## start Selected excerpt

Migrating content

Migrating existing content into WordPress is a very common task.

ImpEx provides tooling support for migrating data to WordPress.

Preparation

ImpEx imports data from a directory containing JSON files organized in chunk-\* sub-directories.

my-exported-website
├── chunk-0001
│   ├── slice-0001.json
│   ├── slice-0002.json
│   ├── slice-0003.json
│   ├── slice-0004.json
│   └── slice-0005.json
├── chunk-0002
│   ├── slice-0001.json
│   ├── slice-0001-wes-walker-unsplash.jpg
│   ├── slice-0002-greysen-johnson-unsplash.jpg
│   ├── slice-0002.json
│   ├── slice-0003-james-wheeler-unsplash.jpg
│   └── slice-0003.json
...

Why that chunk-* sub directory structure ?

Organizing thousands of content documents and hundreds of images/videos in a single directory slows down file managers like Windows Explorer. That's the one and only reason for chunk-\* sub directories.

Both chunk-* sub directories and the JSON files are suffixed by a 4 digit number.

ImpEx imports slice files ordered by name. So the slices in sub directory chunk-0001 will be imported first, then the slices in chunk-0002 and so on.

Same rule for slice-*.json files within the same chunk-\* sub directory : slice-0001.json will be imported before slice-0002.json and so on.

Knowing that import order is important. If you import content referencing images/videos in the wrong order, you will get broken links in your posts. ImpEx will rewrite/fix media links in the content if you import content as first and media afterwards.

Have a look at this sample ImpEx export provided by the ImpEx plugin to get a clue about a minimal working ImpEx export containing content and referencing images.

Data files

slice-*.json files are JSON files containing data.

The real data is stored in the data property.

The data might be anything expressed in textual form. Beside the data itself, each slice-*.json file contains some meta-data describing the contained data so that ImpEx knows how to import.

An minimal slice file transporting a single WordPress post looks like this:

{
  "version": "1.0.0",
  "type": "php",
  "tag": "content-exporter",
  "meta": {
    "entity": "content-exporter"

## end Selected excerpt

Stated exercise 1:
How would you rewrite the paragraph in the text on migrating content that begins "Knowing that import order is important" as a short list that keeps its main facts?

## start The input

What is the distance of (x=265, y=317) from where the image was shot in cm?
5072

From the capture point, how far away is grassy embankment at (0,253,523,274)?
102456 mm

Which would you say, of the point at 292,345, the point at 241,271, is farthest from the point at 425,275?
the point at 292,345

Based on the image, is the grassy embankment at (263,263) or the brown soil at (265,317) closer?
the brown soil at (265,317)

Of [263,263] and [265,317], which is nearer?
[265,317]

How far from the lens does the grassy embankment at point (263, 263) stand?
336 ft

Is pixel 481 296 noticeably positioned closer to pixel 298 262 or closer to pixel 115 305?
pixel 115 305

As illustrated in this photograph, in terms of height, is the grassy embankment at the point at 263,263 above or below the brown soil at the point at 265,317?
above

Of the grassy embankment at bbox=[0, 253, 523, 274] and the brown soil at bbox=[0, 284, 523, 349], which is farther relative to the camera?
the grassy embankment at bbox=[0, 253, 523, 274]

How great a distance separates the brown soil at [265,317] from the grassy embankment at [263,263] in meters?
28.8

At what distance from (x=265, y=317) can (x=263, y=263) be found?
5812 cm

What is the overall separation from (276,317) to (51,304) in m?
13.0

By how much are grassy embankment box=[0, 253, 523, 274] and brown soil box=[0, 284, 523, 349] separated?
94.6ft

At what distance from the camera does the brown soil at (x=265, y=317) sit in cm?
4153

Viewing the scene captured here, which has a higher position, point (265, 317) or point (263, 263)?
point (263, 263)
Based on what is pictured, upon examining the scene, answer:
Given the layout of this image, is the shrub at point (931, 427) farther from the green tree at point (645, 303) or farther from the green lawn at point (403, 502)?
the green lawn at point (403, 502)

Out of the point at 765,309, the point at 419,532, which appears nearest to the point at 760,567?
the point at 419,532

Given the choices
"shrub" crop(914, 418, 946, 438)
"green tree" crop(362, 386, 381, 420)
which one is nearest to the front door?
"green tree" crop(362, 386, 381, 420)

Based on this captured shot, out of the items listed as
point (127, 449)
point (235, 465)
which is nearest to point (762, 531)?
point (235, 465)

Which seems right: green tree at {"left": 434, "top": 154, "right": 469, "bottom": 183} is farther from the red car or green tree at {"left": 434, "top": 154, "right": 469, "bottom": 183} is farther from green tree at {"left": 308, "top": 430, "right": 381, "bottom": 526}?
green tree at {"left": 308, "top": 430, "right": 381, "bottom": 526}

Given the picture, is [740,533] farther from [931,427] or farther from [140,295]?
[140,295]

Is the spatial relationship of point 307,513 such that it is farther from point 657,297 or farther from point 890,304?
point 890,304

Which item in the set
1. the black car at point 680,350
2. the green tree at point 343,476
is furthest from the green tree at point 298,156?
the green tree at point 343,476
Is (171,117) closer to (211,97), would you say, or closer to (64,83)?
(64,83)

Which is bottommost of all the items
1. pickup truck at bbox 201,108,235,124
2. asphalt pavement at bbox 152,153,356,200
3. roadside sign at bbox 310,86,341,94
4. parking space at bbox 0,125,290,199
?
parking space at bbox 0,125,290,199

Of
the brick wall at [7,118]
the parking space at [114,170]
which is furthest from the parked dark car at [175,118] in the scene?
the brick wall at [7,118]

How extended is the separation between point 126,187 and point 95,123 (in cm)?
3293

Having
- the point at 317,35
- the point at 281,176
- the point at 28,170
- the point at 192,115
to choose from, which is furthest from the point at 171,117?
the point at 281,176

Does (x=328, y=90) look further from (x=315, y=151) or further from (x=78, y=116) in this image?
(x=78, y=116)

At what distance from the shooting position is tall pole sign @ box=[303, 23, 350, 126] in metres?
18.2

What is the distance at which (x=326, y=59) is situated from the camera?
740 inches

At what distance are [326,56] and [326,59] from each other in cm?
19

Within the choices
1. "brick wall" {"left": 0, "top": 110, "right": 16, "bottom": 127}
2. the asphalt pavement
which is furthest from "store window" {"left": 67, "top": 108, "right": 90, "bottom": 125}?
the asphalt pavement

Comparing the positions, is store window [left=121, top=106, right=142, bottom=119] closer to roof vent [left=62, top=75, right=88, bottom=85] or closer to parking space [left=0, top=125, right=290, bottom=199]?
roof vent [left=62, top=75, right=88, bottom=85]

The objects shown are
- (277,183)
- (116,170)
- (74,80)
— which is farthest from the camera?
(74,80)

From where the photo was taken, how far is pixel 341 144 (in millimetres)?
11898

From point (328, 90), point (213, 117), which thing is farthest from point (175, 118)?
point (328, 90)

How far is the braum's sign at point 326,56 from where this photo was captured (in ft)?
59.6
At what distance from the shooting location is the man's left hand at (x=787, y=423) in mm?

## end The input

Stated exercise 2:
Can you write out the lines of the listing exactly, beginning at the line that contains "From where the photo" and ending with the last line of the listing?

Correct output 1:
- Import order matters.
- Importing content that references images or videos in the wrong order leaves broken links in the posts.
- If content is imported first and media afterward, ImpEx rewrites and fixes the media links in the content.

Correct output 2:
From where the photo was taken, how far is pixel 341 144 (in millimetres)?
11898

From point (328, 90), point (213, 117), which thing is farthest from point (175, 118)?
point (328, 90)

How far is the braum's sign at point 326,56 from where this photo was captured (in ft)?
59.6
At what distance from the shooting location is the man's left hand at (x=787, y=423) in mm?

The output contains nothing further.